Callbacks and MPI Syncronization -> deadlocks. what to do?

Created by: PhilipVinc

Right now the Callbacks are executed on all MPI ranks. That is different from loggers, which are only executed on the root rank.

# Log only non-root nodes
if self._mynode == 0:
  # if out is a path, create an overwriting Json Log for output
  if isinstance(out, str):
    loggers = (JsonLog(out, "w", save_params_every, write_every),)
  else:
    loggers = _to_iterable(out)
else:
  loggers = tuple()
  show_progress = False

callbacks = _to_iterable(callback)
callback_stop = False

for step in itr:
  for callback in callbacks:
    if not callback(step, log_data, self):
      callback_stop = True

    for logger in loggers:
      logger(self.step_count, log_data, self.state)

    if callback_stop:
       break

That means that if a callabkack signals the driver to stop the evolution only on one rank (for whatever reason), then that rank will stop while the overs will continue leading to a deadlock.

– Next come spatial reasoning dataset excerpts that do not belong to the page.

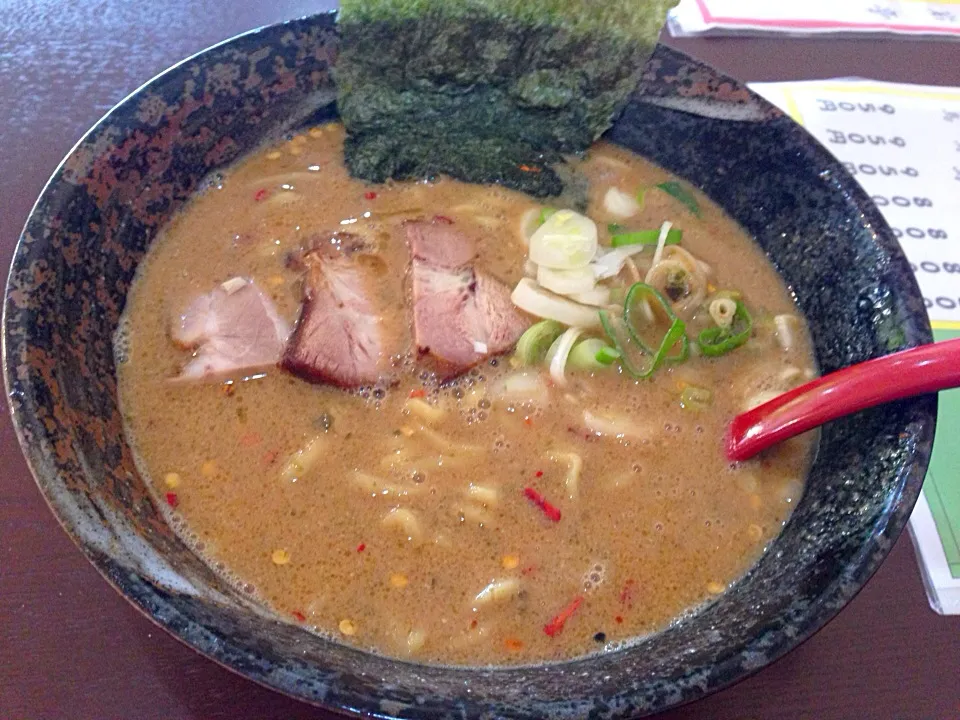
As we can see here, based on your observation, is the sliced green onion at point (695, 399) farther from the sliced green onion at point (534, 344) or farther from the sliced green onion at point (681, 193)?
the sliced green onion at point (681, 193)

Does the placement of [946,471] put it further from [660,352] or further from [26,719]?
[26,719]

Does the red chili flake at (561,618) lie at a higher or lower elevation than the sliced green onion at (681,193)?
lower

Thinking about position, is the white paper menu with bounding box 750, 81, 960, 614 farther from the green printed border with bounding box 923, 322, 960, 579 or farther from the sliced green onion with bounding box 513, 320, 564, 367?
the sliced green onion with bounding box 513, 320, 564, 367

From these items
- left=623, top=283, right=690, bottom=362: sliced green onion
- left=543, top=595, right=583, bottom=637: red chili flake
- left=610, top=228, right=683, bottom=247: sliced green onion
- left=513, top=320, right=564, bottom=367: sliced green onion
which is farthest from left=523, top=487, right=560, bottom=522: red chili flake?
left=610, top=228, right=683, bottom=247: sliced green onion

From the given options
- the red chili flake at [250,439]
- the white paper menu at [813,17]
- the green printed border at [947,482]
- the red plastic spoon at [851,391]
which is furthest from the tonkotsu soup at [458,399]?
the white paper menu at [813,17]

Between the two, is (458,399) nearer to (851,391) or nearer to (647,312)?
(647,312)

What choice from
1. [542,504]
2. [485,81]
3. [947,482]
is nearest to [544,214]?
[485,81]

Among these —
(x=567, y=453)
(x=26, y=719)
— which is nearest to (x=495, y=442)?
(x=567, y=453)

We have two solutions: run the callbacks only on the root node and then send the signal to stop to all other nodes, or run the callbacks on all nodes, and run MPI.Allreduce(MPI.LOR) (logical or) on the callback_stop among all ranks so that if at least one signals to stop, all of them stop.

I would go with the latter option MPI.Allreduce(MPI.LOR). @femtobit do you agree?